▶ _Brief_
Print the data below exactly, starting with the line that contains "Of the items given as" and continuing through the last line of the data.

##############################

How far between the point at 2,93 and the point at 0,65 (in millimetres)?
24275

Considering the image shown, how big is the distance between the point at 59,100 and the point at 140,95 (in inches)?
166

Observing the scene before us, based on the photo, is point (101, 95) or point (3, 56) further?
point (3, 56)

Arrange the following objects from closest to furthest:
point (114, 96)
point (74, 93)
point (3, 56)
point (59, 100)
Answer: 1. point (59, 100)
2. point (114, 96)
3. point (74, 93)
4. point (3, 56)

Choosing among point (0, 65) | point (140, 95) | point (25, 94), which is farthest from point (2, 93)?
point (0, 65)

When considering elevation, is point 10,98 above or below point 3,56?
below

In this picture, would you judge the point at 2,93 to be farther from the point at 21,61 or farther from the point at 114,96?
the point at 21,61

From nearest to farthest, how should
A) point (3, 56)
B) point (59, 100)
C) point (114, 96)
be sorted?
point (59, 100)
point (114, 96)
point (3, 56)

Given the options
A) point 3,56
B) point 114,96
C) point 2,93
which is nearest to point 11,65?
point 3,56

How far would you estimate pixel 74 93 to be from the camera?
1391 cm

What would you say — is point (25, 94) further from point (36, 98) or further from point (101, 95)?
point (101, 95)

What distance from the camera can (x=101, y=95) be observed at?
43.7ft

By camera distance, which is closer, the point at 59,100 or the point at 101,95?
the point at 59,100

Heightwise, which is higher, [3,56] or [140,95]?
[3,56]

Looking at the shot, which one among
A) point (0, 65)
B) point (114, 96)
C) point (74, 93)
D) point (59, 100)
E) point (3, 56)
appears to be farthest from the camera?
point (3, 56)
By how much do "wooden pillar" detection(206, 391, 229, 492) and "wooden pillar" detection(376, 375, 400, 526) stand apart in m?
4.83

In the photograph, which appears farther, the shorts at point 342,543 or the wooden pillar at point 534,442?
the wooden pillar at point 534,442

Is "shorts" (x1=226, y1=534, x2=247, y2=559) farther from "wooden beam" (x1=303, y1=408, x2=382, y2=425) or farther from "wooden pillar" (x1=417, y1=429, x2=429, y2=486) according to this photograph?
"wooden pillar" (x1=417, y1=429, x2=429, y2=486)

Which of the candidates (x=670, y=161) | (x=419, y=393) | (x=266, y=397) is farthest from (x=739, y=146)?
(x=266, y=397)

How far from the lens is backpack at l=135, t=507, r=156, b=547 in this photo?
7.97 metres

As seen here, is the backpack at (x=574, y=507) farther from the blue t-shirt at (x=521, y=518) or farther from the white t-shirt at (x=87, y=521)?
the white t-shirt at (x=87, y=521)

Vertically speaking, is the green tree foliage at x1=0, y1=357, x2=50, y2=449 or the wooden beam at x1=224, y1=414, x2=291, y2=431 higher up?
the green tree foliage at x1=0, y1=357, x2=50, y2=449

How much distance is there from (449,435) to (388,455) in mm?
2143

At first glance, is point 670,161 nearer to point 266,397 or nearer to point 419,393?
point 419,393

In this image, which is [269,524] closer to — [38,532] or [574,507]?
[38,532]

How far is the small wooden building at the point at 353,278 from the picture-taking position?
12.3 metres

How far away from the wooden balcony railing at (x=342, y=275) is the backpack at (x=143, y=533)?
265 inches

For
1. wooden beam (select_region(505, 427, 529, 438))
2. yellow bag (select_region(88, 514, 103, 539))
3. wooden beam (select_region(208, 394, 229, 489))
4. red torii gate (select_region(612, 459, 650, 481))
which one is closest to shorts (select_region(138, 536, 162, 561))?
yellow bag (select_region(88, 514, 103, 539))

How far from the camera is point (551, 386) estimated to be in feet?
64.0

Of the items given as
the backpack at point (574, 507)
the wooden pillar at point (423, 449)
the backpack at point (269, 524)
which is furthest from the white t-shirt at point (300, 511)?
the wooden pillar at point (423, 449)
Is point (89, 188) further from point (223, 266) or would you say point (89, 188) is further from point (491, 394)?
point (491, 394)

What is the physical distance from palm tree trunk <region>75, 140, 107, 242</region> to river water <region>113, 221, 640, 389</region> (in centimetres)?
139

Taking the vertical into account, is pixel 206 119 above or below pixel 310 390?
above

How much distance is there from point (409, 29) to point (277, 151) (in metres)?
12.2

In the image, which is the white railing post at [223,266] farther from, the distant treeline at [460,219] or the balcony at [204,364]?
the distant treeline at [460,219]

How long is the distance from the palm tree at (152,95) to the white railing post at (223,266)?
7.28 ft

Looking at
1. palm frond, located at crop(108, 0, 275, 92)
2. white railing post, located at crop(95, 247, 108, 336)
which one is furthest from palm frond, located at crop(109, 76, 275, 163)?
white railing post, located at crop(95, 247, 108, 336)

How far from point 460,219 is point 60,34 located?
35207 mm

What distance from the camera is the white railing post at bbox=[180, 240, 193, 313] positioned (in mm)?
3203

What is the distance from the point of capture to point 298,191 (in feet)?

##############################

▶ _Exercise solution_
Of the items given as
the backpack at point (574, 507)
the wooden pillar at point (423, 449)
the backpack at point (269, 524)
which is furthest from the white t-shirt at point (300, 511)?
the wooden pillar at point (423, 449)
Is point (89, 188) further from point (223, 266) or would you say point (89, 188) is further from point (491, 394)?
point (491, 394)

What is the physical distance from palm tree trunk <region>75, 140, 107, 242</region> to river water <region>113, 221, 640, 389</region> (in centimetres)?
139

Taking the vertical into account, is pixel 206 119 above or below pixel 310 390?
above

How much distance is there from point (409, 29) to point (277, 151) (in metres)?
12.2

In the image, which is the white railing post at [223,266] farther from, the distant treeline at [460,219] or the balcony at [204,364]?
the distant treeline at [460,219]

How long is the distance from the palm tree at (152,95) to the white railing post at (223,266)?
7.28 ft

Looking at
1. palm frond, located at crop(108, 0, 275, 92)
2. white railing post, located at crop(95, 247, 108, 336)
which one is furthest from palm frond, located at crop(109, 76, 275, 163)?
white railing post, located at crop(95, 247, 108, 336)

How far from point 460,219 is point 60,34 located?
35207 mm

What distance from the camera is the white railing post at bbox=[180, 240, 193, 313] positioned (in mm)?
3203

What is the distance from the point of capture to point 298,191 (in feet)?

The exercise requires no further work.